Visioni dal lido
Il meglio della 79. Mostra Internazionale d’Arte Cinematografica
di Francesco Lughezzani
The Eternal Daughter parte da un viaggio in auto, che attraversa la nebbia di una campagna inglese in apparenza sinistra. Sedute nell’auto una regista e la madre anziana, pronte a trascorrere qualche giorno di riposo in un albergo isolato, lontano dal proprio quotidiano.
Un giardino e un bosco circondano l’albergo e la dimensione vegetale diventa subito fondamentale: c’è una barriera che separa il mondo di fuori, del tempo e delle scadenze, dal mondo della memoria, del ricordo e del riposo che viene incarnato dalle pietre antiche dell’albergo.
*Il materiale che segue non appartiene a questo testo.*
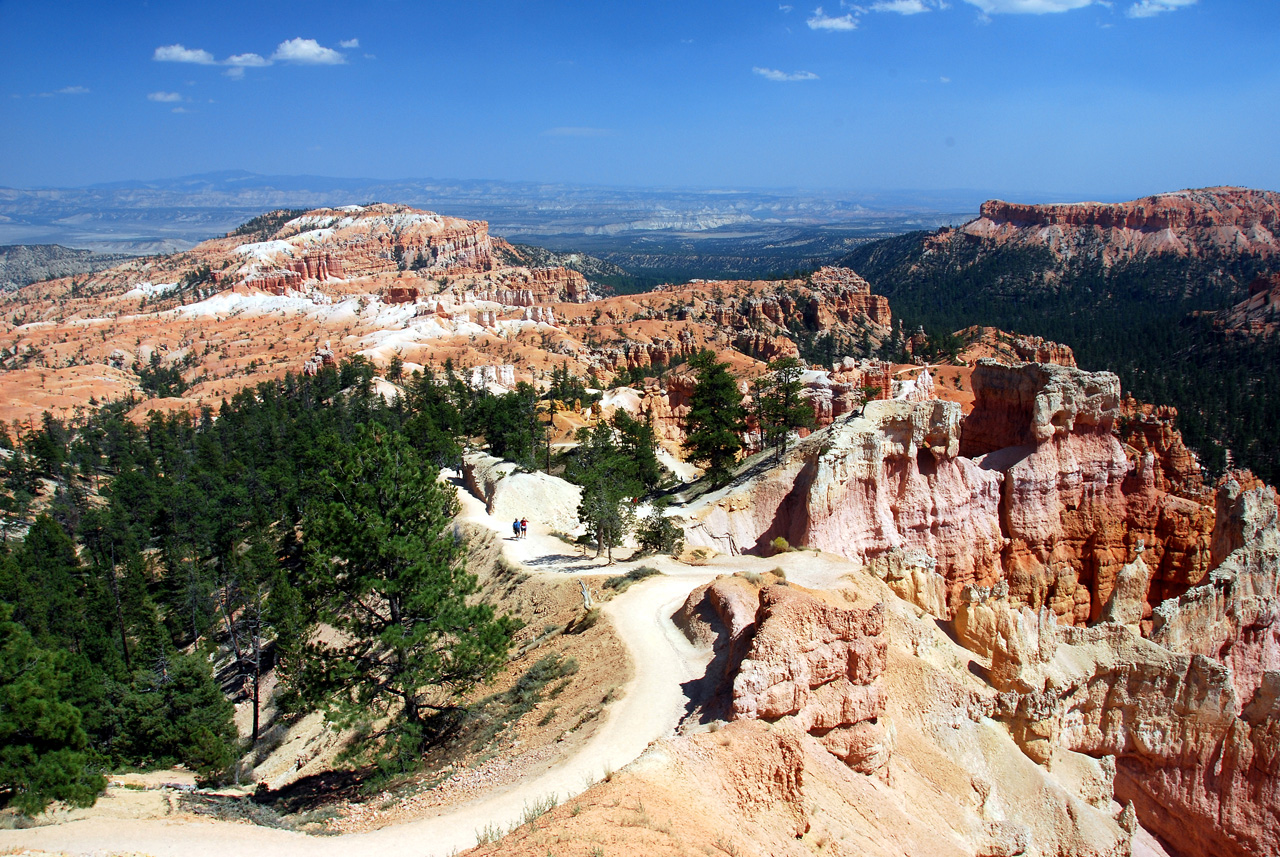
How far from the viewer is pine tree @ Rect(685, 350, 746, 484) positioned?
37500 mm

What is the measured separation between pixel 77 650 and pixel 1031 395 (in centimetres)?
4130

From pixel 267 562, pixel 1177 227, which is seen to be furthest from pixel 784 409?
pixel 1177 227

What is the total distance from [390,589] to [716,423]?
23.5 metres

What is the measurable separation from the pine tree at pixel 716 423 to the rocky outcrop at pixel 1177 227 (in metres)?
180

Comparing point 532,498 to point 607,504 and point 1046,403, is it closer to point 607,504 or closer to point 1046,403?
point 607,504

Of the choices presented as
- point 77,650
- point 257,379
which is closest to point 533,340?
point 257,379

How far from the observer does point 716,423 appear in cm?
3831

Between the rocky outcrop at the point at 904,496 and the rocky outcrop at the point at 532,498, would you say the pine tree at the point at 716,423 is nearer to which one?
the rocky outcrop at the point at 532,498

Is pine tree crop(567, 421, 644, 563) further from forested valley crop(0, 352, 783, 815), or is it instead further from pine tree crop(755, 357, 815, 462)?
pine tree crop(755, 357, 815, 462)

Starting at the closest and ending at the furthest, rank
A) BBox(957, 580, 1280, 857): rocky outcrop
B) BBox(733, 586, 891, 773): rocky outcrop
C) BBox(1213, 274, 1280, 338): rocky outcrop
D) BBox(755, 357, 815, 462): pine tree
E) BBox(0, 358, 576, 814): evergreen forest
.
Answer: BBox(733, 586, 891, 773): rocky outcrop, BBox(0, 358, 576, 814): evergreen forest, BBox(957, 580, 1280, 857): rocky outcrop, BBox(755, 357, 815, 462): pine tree, BBox(1213, 274, 1280, 338): rocky outcrop

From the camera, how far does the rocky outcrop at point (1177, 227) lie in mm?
173875

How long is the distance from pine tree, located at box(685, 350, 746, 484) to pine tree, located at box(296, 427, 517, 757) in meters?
20.2

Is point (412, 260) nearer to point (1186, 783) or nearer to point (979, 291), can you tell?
point (979, 291)

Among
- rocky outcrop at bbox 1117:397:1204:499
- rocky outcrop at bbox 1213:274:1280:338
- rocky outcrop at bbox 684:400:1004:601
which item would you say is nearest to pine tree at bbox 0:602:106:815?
rocky outcrop at bbox 684:400:1004:601
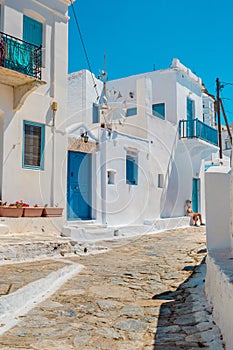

Gli alberi e le siepi costruiscono una barriera di vegetazione che suggerisce il palcoscenico ideale a una storia di brume notturne, di perdite e di fantasmi.
Tylda Swinton, una delle attrici a cui l’autrice è più legata, qui interpreta entrambi i ruoli delle protagoniste, madre e figlia, presente e passato che si incrociano continuamente tra le mura della residenza. La protagonista è una regista, ma tarda ad intraprendere un nuovo progetto e la madre dovrebbe diventare la protagonista del suo ultimo lavoro. Joanna Hogg costruisce una messa in scena che Mark Fisher definirebbe «eerie», perturbate e sospesa in un terreno fatto di trauma e memoria che costruisce un ritratto complesso di due donne, o forse una sola, legate a un luogo e a un tempo da un rapporto mai semplice, fatto di dolore e beatitudine. La nebbia che circonda l’albergo può essere una presenza sinistra, ma anche un nido accogliente e caloroso, da cui diventa difficile separarsi.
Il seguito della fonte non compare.